Do you just pray?
or: what does a chaplain do?
So, do you just pray with people?
What’s a chaplain?
I could never do your job.
Are you here to tell me I’m dying?
You have the best job in the world!
How are you holding it together?
I hear these statements and questions frequently, and the first one I hear most often. The knee-jerk reaction to “just praying” is one I’m still working on (because 1. the word “just” steals the power we understand prayer to have, 2. “just” again assumes there is no action proceeding from the prayer, 3. the work of showing up as a chaplain is much more meaningful than checking off a box that I have prayed with someone whether it was wanted or not, and 4. there is another presupposition that there is no relationship in “just praying” and steals the intimacy of prayer born out of hearing the beautiful story of another or that the story itself is a kind of prayer…but, I digress…)
I still haven’t figured out how to succinctly to describe my job when someone asks what I do. I’m a hospital chaplain, and I really love what I do. Thankfully, I’m not alone in pinning down a good definition - none of my text books and very few journal articles can agree on how to describe this profession.
My presence in a room brings out a lot of assumptions, and I have to be careful to tread lightly on these tender understandings while families and patients are experiencing some of the worst moments of their lives. I have learned to enter the room last when the doctor informs the family that their loved one has died. Unless I have previously met the mother, I do not show up in a post-partum room if the baby is in the NICU - it always creates an anxious space. I take off my earrings and anything I’m holding before entering the psychiatric unit and become very aware of my surroundings trying not to stand near the graffiti. This misstep will engage me in a long lecture on what the markings mean to each patient present. It is rarely a good idea to present myself as interpreter or even affirmer of these visions.
Humility and humor have helped me shake of rebuffs and open the weary up to healing conversation. I’m learning when to leave a room, and I have the unique ability to linger, addressing less tangible hurts while the medical team keeps the patient alive another day.
A good chaplain is a bridge connecting: people, teams, details, theology, personal narratives, resilience, resources…I look for gaps and overlooked patterns to piece together someone more whole with more direction and more hope.

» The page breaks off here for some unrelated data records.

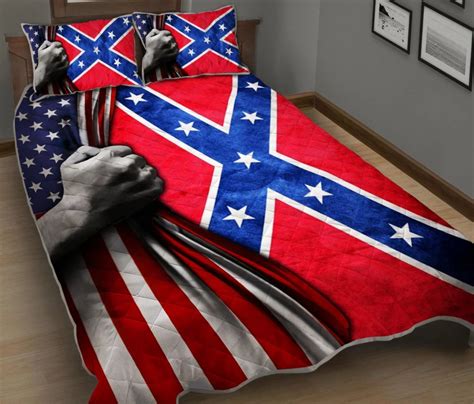 Confederate America Flag Quilt With Pillowcase Huth090701 Rosatee Inc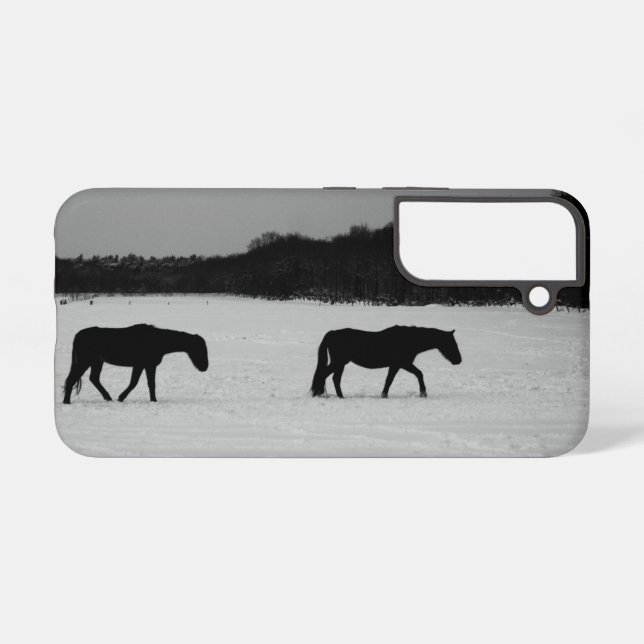 Coque Samsung Galaxy Chevaux sur neige sgcnm (Verso Horizontal)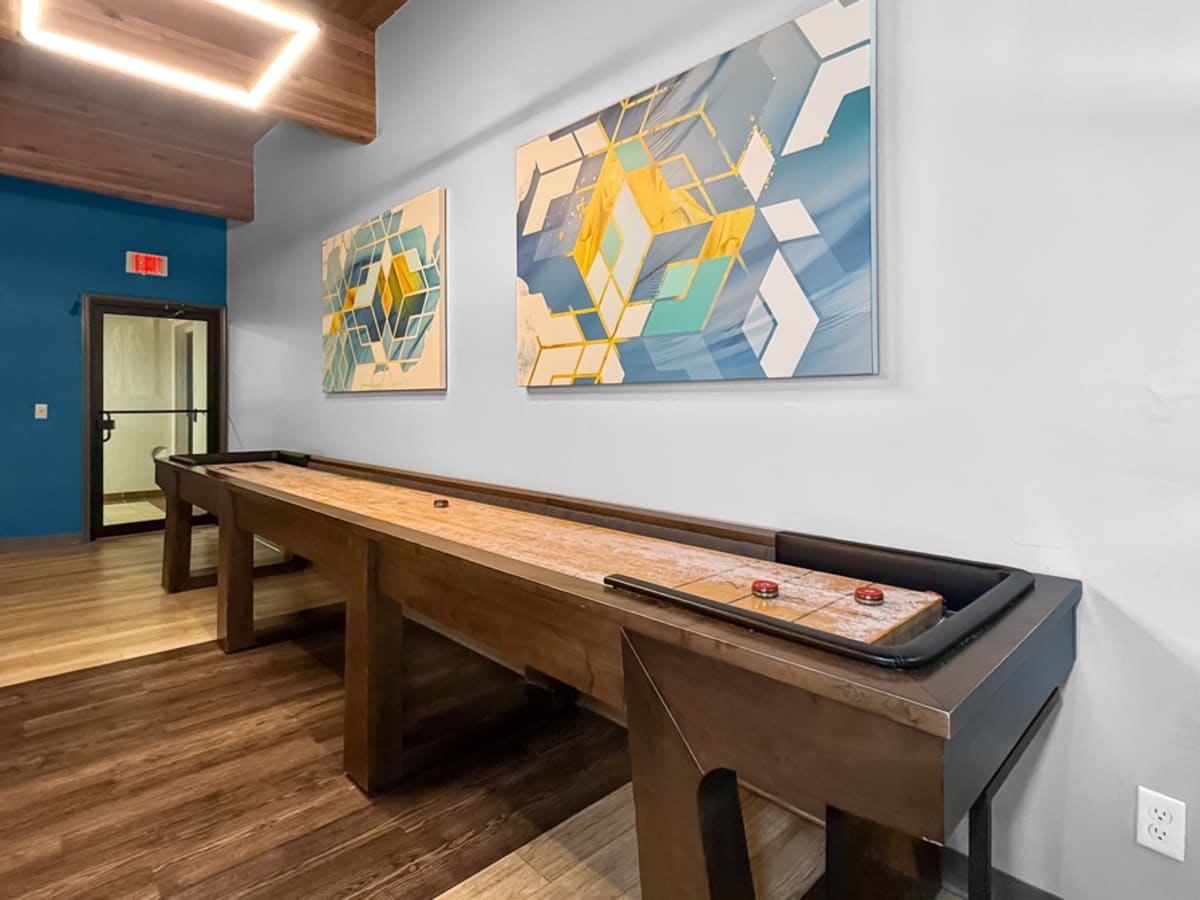 Shuffleboard at Equinox Apartments in Saint Anthony, Minnesota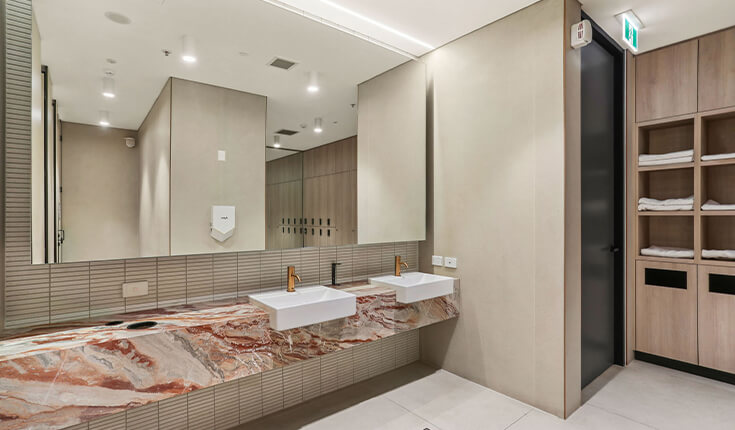 Modern restroom at 33 Argyle Street, Sydney, Australia with clean interior design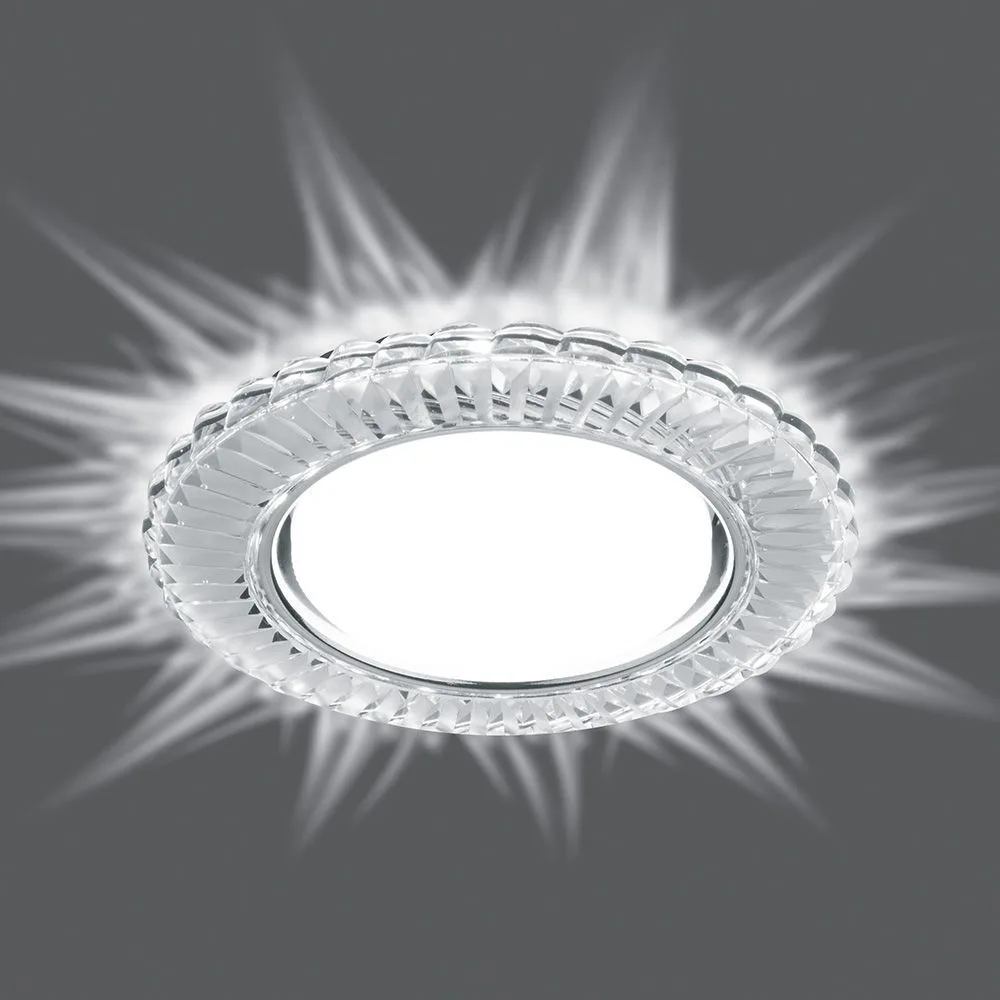 FERON Светильник встраиваемый с белой LED подсветкой CD4044 потолочный GX53 без лампы, прозрачный, хром 41306 FERON Светильник встраиваемый с белой LED подсветкой CD4044 потолочный GX53 без лампы, прозрачный, хром 41306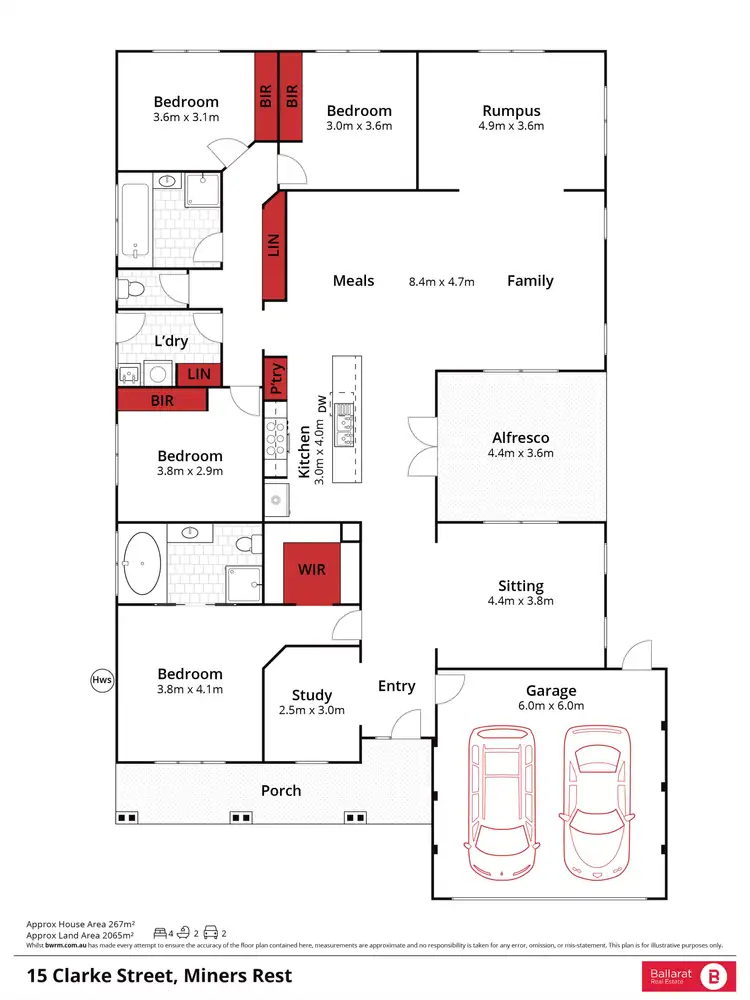 Floorplan of Homely house listing, 15 Clarke Street, Miners Rest VIC 3352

And, often, this is heavy work. For many hurts there are no answers, and it’s not my job to tie everything with a Bible verse and bow. I’ve seen so much death in two years, peaceful and violent, untimely and drawn out, too young, too old, too much trauma in the end, and never enough time. I’ve worked in a hospital where a chaplain was required to be present after each death. It was beautifully difficult work - but dignity in all walks of life, and after, is worth the discomfort. The loveliness of our humanity is always worth bearing for one another, and I hope someone will do it for me one day, too.
So, yes, I pray often and in many forms by showing up as the hands and feet of Jesus in an acutely anxious space in a broken world. It is a wonderful and depleting calling. I grieved the loss of parish ministry, but the hospital is my congregation now. My work is in building relationships, in remembering, and in running into the crises around me.
My work is also in finding a way to come back everyday - not just back to the hospital but back to my family each day, back to my tired body and weary soul. I think I’ve said it before, as this space comes and goes, but this corner of creative space is for me to build the bridges for myself that I extend to so many others. You are welcome here whether it is out of fascination, through knowing me, or because you want to be reminded that showing up is the best thing we can do in this life. That’s how I would define a chaplain and its how I want to be known, as the person who shows up.





I loved reading this, Micah. Thank you for writing it.